- OCR Blitzkrieg: Wider Investigation of Smaller Breaches
- September 12, 2016 | Author: Kelly A. Leahy
- Law Firm: Shumaker, Loop & Kendrick, LLP - Columbus Office
On the heels of its first business associate settlement with a business associate and a hat trick of multi-million dollar settlements with covered entities involving electronic Protected Health Information (“PHI”), on August 18, 2016 the Office for Civil Rights (“OCR”) announced that it has begun an initiative to more widely investigate the root causes of breaches affecting fewer than 500 individuals. The goals of the initiative are to better evaluate covered entities’ compliance programs, obtain corrective action of any deficiencies and to better understand compliance issues of HIPAA covered entities more broadly.
Currently, OCR Regional Offices investigate all breaches involving PHI of more than 500 individuals and other breaches as time permits. Under the new initiative the OCR Regional Offices will increase their efforts to identify and obtain correction action to address entity and systemic noncompliance related to smaller breaches. They will have the discretion to prioritize which smaller breaches to investigate and will consider:
- The size of the breach;
- Theft of or improper disposal of PHI;
- Breaches that involve unwanted intrusions to IT systems (such as hacking);
- The amount, nature and sensitivity of the PHI involved; and
- Instances where numerous breach reports from a particular covered entity or business associate raise similar issues.

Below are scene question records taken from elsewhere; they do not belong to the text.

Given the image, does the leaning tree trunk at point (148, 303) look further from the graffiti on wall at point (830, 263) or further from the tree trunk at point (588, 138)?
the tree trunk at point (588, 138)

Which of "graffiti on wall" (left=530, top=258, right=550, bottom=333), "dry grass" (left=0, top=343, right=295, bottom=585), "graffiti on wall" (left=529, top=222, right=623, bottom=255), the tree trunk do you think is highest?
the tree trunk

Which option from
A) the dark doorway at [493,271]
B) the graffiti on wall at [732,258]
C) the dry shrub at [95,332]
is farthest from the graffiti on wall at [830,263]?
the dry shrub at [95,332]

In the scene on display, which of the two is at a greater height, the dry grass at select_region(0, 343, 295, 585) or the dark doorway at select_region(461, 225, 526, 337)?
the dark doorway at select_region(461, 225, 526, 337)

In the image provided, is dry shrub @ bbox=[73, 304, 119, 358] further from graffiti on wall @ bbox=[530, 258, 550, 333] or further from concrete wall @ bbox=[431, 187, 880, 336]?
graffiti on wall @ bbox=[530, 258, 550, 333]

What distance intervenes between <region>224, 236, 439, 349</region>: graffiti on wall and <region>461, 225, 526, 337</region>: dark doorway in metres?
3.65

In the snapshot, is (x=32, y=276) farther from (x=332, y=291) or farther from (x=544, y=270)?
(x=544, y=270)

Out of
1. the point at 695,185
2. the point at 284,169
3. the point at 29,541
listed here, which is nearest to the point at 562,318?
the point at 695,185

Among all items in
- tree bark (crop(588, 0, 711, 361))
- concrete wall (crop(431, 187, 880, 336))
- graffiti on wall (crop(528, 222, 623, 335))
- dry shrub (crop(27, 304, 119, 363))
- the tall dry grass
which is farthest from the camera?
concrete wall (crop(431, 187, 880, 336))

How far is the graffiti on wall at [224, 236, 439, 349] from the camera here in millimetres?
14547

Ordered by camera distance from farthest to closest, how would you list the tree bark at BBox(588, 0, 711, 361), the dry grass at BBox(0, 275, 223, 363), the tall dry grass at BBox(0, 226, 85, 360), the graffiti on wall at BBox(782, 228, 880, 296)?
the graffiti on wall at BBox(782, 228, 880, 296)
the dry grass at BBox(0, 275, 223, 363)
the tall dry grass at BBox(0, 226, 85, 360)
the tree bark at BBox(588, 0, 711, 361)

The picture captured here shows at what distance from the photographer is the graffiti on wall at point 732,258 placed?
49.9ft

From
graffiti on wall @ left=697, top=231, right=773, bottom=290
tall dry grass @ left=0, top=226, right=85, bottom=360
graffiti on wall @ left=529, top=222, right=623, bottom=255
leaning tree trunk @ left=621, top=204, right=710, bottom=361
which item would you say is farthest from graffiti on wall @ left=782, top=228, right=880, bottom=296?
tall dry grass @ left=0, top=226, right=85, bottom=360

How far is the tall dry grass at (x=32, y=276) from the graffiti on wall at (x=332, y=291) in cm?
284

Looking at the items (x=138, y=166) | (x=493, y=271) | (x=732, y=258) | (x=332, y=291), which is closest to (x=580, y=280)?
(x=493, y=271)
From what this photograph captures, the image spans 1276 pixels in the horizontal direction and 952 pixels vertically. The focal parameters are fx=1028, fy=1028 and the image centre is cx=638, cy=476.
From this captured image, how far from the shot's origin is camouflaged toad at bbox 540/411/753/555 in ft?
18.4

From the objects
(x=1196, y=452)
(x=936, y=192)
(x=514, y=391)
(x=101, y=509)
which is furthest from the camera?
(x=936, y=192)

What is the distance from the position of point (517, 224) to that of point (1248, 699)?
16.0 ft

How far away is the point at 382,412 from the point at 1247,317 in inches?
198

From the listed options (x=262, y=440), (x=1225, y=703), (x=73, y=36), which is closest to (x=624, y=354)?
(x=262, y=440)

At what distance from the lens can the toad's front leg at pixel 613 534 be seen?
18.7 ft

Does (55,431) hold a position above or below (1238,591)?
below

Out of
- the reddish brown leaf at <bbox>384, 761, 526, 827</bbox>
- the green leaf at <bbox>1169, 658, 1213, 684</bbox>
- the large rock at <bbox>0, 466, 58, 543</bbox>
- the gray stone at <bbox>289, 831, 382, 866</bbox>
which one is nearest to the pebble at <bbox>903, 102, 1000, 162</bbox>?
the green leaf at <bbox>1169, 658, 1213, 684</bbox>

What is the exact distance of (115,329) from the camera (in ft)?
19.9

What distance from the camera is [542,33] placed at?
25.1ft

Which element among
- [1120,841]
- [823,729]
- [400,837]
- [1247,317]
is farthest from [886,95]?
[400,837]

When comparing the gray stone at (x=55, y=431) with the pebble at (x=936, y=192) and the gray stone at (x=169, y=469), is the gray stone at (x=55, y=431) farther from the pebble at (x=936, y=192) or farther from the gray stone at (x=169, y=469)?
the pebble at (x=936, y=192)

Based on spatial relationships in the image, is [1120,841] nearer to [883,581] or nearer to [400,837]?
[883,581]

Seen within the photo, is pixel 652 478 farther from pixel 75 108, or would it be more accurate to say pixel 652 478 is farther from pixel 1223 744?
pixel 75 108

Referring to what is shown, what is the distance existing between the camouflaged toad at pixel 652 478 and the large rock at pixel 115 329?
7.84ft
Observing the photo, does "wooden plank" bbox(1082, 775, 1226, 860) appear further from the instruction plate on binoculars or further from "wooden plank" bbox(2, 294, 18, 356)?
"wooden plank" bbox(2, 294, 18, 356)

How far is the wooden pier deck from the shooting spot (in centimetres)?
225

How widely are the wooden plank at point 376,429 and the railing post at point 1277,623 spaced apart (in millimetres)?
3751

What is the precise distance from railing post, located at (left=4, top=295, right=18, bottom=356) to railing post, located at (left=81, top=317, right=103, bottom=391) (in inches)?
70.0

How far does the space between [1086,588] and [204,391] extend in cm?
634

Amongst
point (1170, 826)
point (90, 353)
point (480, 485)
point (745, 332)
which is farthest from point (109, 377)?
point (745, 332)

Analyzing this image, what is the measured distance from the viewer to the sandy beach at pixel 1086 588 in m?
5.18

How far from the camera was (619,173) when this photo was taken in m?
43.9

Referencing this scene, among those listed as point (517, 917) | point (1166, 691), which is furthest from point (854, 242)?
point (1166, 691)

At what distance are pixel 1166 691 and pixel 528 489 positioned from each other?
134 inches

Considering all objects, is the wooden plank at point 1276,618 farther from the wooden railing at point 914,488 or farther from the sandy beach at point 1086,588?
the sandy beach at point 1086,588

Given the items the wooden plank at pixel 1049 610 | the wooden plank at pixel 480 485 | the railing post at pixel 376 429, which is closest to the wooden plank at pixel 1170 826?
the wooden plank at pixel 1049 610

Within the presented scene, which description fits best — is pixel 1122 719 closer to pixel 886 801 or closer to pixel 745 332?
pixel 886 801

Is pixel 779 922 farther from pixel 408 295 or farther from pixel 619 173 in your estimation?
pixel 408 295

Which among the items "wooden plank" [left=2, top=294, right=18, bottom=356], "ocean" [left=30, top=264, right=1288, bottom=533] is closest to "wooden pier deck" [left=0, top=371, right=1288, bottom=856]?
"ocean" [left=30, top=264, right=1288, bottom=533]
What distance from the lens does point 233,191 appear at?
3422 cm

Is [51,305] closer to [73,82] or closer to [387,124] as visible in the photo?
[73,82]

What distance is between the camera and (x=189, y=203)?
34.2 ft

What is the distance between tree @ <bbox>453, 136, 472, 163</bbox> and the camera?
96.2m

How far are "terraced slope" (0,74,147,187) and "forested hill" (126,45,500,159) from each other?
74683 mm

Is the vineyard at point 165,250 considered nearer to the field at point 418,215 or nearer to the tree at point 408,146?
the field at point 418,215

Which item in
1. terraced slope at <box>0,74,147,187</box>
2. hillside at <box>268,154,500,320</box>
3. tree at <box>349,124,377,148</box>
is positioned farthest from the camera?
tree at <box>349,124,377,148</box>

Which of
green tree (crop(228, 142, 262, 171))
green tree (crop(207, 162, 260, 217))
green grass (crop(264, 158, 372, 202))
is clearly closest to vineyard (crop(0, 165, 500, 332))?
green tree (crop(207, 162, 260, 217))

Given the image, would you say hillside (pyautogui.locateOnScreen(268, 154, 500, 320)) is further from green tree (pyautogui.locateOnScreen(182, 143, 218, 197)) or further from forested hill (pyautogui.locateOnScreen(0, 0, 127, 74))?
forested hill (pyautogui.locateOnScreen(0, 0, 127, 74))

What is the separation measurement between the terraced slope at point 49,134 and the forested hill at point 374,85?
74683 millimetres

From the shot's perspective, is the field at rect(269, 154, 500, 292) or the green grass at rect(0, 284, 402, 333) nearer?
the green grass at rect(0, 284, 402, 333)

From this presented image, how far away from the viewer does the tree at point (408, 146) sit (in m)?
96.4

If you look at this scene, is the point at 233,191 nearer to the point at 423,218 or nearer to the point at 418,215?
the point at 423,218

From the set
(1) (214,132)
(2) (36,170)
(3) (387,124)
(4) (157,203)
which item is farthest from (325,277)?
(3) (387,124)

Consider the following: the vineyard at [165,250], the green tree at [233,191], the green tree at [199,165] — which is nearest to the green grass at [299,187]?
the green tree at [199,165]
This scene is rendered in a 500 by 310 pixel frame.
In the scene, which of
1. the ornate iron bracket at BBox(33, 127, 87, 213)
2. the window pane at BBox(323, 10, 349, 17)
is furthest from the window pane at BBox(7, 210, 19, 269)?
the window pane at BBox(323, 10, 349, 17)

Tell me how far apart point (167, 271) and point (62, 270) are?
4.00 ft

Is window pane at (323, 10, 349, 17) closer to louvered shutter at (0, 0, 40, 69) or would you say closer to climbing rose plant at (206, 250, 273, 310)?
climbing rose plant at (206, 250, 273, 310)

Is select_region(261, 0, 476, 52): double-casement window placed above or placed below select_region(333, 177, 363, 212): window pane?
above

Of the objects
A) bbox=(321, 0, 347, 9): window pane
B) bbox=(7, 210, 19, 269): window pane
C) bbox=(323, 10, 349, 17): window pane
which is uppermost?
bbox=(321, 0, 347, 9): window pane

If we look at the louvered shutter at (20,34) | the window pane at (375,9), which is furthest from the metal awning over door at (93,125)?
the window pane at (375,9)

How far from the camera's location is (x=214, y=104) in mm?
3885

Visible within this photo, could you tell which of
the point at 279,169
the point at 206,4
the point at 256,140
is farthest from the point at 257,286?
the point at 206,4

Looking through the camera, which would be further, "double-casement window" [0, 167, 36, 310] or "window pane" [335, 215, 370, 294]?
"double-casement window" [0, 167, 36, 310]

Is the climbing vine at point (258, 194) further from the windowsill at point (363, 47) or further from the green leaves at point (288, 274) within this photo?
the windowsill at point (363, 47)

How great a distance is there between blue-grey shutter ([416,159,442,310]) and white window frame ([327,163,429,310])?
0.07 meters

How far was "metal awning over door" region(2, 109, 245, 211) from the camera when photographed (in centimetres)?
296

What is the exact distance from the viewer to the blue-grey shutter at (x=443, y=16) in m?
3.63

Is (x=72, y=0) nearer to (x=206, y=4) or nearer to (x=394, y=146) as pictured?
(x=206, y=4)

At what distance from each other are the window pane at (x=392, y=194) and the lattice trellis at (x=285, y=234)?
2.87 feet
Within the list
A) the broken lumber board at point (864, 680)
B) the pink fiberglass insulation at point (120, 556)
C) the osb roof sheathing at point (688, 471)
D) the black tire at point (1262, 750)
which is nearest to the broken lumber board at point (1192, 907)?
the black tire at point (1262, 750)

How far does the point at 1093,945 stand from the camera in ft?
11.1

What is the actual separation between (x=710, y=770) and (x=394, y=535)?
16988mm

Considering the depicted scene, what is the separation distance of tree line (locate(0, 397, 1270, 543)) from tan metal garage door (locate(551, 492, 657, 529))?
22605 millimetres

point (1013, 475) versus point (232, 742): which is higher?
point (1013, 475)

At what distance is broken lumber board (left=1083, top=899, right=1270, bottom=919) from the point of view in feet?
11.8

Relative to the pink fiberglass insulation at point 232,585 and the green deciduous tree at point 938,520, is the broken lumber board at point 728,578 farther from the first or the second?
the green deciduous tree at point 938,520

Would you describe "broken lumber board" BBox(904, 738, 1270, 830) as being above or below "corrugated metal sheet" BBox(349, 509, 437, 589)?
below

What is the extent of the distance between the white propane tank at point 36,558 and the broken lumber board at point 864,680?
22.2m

- A 2013 settlement with Hospice of North Idaho involving a corrective action plan and a penalty of $50,000 after an investigation of a PHI breach involving 441 individuals resulting from the theft of an unencrypted laptop;
- A 2014 settlement with QCA Health Plan involving a corrective action plan and a monetary penalty of $250,000 after an investigation of a PHI breach involving 148 individuals, also resulting from the theft of an unencrypted laptop; and
- A 2015 settlement with St. Elizabeth Medical Center involving a corrective action plan and a monetary penalty of $218,400 after an investigation of two PHI breaches involving a combined 1093 individuals resulting from unsecured PHI on a former employee’s laptop and a USB drive, and employee use of an internet application without analyzing the risks of doing so.
To avoid costly penalties and onerous corrective action plans, covered entities and business associates should identify and address the root cause of identified deficiencies to ensure they are not an indication of entity wide or systemic noncompliance.